The Times / Dec 2015
Anna Picard

There are two ways of looking at The Firework-Maker's Daughter, David Bruce's 2013 adaptation of Philip Pullman's novella. The first is as a model of how to conjure in sound an unspecified location in the Far East, and pace a children’s adventure with pirates, supernatural beings, a love-struck elephant, comedy, peril and pyrotechnics. The second is as a lesson in what opera, as opposed to music theatre, can do and how it does it.

Bruce's sophisticated, sympathetic score is packed full of coloratura and melisma, patter song and parody (of Wagner and bel canto). With percussion drawn from bhangra, gamelan and Chinese opera, and string, woodwind and accordion writing that shimmies across central Europe, it's a touch of genius that the hit song of the show, On a Night Like This, is scored for the simplest resources: a cappella voices, clapping hands and stamping feet.


The Stage / Dec 2015
Graham Rogers

The immensely likeable cast play a large part in its success, as does David Bruce’s economic score - which, mirroring Pullman’s non-specific exotic setting, enchantingly combines eastern influences (pentatonics and gamalan timbres) with Western folksiness (an accordion supplies a salty tang). Conductor Alice Farnham and Chroma ensemble ensure plenty of zip.

In marked contrast to panto hysterics, the gentle humour of The Firework-Maker’s Daughter offers genuine laughs around a core of substance, while its inventive, attractive, through-composed music and splendid un-miked voices provide a great introduction to opera for young people.


The Independent / Dec 2015
Michael Church

Musically the whole thing works a treat, thanks to glorious singing by Fagan, and to the playing of the Chroma ensemble under Alice Farnham’s direction. Bruce’s instrumentation, dominated by marimbas and strings, creates a welcoming musical world.


Washington Post / May 2015
Stephen Brookes

The evening closed with a relatively new work from 2010, David Bruce’s “The Eye of Night.” Each of its four gentle and melodic movements is “a kind of nocturne,” says the composer, inspired by the sight of the night sky. Melodic and darkly luminous, it moved along with an air of dreamlike mystery before closing in a delicate, peaceful lullaby. A wildly enthusiastic ovation brought the trio back for a full-throttle arrangement of Rimsky-Korsakov’s “Flight of the Bumblebee” — pure fun, from a talented young ensemble.

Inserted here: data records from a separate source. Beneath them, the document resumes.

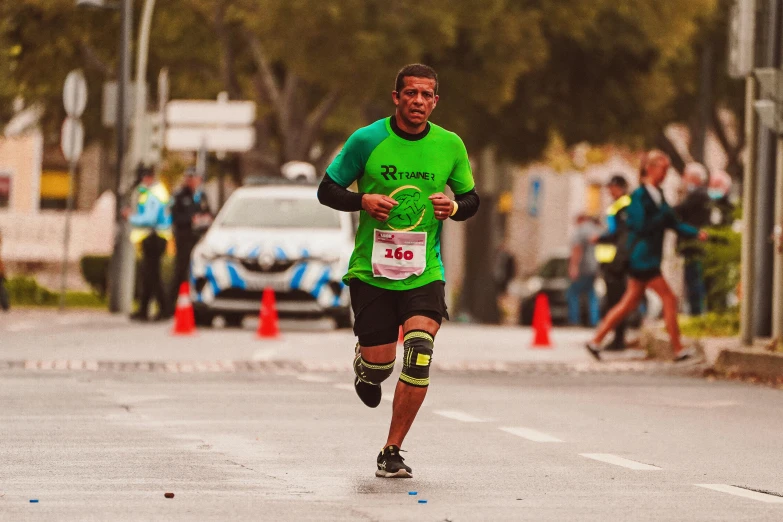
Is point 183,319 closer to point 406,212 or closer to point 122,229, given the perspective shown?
point 122,229

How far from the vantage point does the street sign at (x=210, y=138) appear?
1299 inches

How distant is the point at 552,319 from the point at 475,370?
20.1 m

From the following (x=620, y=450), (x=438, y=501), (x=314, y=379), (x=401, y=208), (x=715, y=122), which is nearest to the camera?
(x=438, y=501)

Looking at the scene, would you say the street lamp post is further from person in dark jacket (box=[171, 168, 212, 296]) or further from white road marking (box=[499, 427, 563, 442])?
white road marking (box=[499, 427, 563, 442])

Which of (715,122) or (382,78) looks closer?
(382,78)

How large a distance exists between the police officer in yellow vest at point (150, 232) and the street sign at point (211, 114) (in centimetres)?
614

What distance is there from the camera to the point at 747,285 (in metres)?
18.2

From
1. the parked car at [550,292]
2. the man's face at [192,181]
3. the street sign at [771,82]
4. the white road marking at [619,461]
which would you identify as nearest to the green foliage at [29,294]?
the parked car at [550,292]

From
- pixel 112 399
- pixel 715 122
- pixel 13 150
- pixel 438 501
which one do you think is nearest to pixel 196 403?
pixel 112 399

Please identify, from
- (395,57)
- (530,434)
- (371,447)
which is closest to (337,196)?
(371,447)

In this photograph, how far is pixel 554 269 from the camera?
1531 inches

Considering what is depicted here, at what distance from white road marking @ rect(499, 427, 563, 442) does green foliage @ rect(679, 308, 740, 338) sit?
8.56 m

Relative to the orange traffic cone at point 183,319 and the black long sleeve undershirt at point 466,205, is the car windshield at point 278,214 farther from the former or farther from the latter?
the black long sleeve undershirt at point 466,205

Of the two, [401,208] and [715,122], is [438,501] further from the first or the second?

Sydney Morning Herald / Apr 2015
Martin Duffy
[On Gumboots]

Drawing on the experience of black miners in apartheid era South Africa, Gumboots is composer David Bruce's recent inspirational work for string quartet and clarinet.

In a terrifically exciting performance Griffiths and Bogosavljevic were joined by violinists Elizabeth Sellars, Paul Wright and violist Christopher Cartlidge. In two parts, the opening exploits the beautiful tones of the bass clarinet in its upper registrar accompanied by spare open strings, which unfolds into a moving evocation of the human spirit in adversity. The second section is a series of five ever more frenetic African-inspired dance movements whose joyous polyrhythms reach an incredible high-energy peak for Griffiths in the race to its conclusion.




San Diego Story.com / Jan 2015
Ken Herman

Fragile Light selected as one of the musical highlights ("Bravos") of 2014.

"San Diego Symphony ...scored in December with their commission of David Bruce's Violin Concerto Fragile Light, beautifully executed by soloist Gil Shaham and conducted attentively by Music Director Jahja Ling. An atmospheric, meditative work with a sophisticated minimalist orchestral component, 'Fragile Light' eschewed vapid pyrotechnics but offered significant emotional reward."